_Challenge A:_ From the essay titled "The photograph of the pumpkin," list each role the narrator's mother is said to have had in the sentence beginning "She was an artist of sorts," omitting the closing clause about the camera.
START Source extract
The photograph of the pumpkin
Photography and I met early on, at a time when I did not know what I was meeting or how much it would impact my life. It came to me how you would expect, in the form of a camera. Immediately, I felt connected. I remember it became a regular affirmation of mine- I’m going to be an artist. In my big red marker writing, ‘When I grow up, I want to be an artist.’ I remember thinking- I'm not exactly sure how- but there must be a way. When the camera arrived into my life, suddenly things changed and I began to document.
Documenting wasn’t a new concept to me- my mother was a documentarian in many ways. She was an artist of sorts, a gardener, a lover of music, an obsessive scrapbooker, and always carried a camera. She wrote journals, she took photographs and she compiled them very meticulously into thick, heavy, scrapbooks that outlined the details of our youth and general existence. Like many mothers, interested in what their kids were eating, what they liked, what they didn’t like and what their days consisted of. This was paired with beautiful images taken on 35mm film that she never considered to be art. I was always fascinated by seeing these. I wanted to see people for what they were, to me that always started with what they photographed. I began photographing things I cared about, the first image I ever took on my Polaroid camera was a photo at my kitchen table of my first carved pumpkin sitting beside my favorite stuffed animal. To me, it was profound and timely.
END Source extract
START Records for the exercise
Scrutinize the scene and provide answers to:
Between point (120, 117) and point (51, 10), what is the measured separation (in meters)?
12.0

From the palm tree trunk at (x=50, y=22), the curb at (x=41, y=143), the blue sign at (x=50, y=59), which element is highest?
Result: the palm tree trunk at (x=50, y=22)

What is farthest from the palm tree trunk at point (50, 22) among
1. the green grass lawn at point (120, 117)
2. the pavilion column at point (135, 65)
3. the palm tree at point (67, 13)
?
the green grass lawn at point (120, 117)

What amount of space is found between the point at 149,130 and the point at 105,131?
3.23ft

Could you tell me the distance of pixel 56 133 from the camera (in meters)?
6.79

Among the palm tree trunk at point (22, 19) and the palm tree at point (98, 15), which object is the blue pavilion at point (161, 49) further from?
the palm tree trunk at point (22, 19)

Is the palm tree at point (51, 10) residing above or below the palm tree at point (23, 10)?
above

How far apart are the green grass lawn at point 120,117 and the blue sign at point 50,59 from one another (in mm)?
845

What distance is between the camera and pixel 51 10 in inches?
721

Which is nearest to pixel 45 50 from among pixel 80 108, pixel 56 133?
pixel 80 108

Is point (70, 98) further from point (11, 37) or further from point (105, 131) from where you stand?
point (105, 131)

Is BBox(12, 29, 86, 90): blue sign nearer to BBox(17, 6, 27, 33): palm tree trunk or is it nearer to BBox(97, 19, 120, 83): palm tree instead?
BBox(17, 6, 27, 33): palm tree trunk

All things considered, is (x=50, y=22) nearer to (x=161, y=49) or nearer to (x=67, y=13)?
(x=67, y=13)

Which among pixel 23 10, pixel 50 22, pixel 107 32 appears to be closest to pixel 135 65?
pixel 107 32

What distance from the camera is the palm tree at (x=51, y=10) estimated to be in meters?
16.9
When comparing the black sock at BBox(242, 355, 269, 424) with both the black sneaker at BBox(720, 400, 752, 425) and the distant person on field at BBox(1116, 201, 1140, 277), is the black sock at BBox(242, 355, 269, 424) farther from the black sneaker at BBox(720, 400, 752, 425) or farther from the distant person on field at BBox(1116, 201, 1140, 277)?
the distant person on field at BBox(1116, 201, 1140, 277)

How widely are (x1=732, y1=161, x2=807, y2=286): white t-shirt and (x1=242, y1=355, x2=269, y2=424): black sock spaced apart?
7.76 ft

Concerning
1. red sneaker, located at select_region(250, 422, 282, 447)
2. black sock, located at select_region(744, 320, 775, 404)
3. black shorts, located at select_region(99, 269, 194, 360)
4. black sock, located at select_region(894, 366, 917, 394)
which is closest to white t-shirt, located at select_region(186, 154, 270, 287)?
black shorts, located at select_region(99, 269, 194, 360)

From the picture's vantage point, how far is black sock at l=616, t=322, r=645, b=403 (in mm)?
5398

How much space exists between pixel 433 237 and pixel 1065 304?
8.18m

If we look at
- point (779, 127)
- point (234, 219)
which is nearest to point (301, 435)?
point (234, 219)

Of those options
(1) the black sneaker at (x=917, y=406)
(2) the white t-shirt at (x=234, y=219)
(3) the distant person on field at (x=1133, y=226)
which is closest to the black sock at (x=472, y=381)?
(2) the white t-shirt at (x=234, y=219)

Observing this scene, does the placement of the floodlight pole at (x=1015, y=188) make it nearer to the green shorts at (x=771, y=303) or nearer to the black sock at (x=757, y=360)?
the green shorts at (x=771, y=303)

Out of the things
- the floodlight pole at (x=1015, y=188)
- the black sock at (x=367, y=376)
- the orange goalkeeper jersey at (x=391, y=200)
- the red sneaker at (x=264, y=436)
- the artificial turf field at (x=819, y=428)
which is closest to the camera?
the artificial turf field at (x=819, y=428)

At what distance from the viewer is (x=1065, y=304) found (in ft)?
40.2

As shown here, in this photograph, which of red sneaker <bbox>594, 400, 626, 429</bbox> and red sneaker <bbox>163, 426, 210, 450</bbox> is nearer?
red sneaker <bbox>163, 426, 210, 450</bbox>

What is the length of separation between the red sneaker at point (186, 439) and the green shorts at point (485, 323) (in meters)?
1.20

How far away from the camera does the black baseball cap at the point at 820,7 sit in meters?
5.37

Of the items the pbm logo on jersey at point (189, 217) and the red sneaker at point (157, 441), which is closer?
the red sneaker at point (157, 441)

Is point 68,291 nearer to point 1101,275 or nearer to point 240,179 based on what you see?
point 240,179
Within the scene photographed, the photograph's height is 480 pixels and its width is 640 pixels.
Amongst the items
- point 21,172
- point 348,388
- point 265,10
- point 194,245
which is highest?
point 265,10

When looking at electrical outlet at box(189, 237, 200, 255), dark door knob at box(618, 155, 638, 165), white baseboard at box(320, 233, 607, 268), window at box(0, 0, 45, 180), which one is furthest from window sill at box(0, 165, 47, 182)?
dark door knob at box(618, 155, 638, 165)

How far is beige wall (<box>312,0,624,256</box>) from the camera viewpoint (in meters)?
END Records for the exercise
_Challenge B:_ Identify every line of the records containing the word "apart", and reproduce each such line in full.

_Result A:_
- an artist of sorts
- a gardener
- a lover of music
- an obsessive scrapbooker

_Result B:_
How far apart are the green grass lawn at point 120,117 and the blue sign at point 50,59 from one another (in mm)?
How widely are (x1=732, y1=161, x2=807, y2=286): white t-shirt and (x1=242, y1=355, x2=269, y2=424): black sock spaced apart?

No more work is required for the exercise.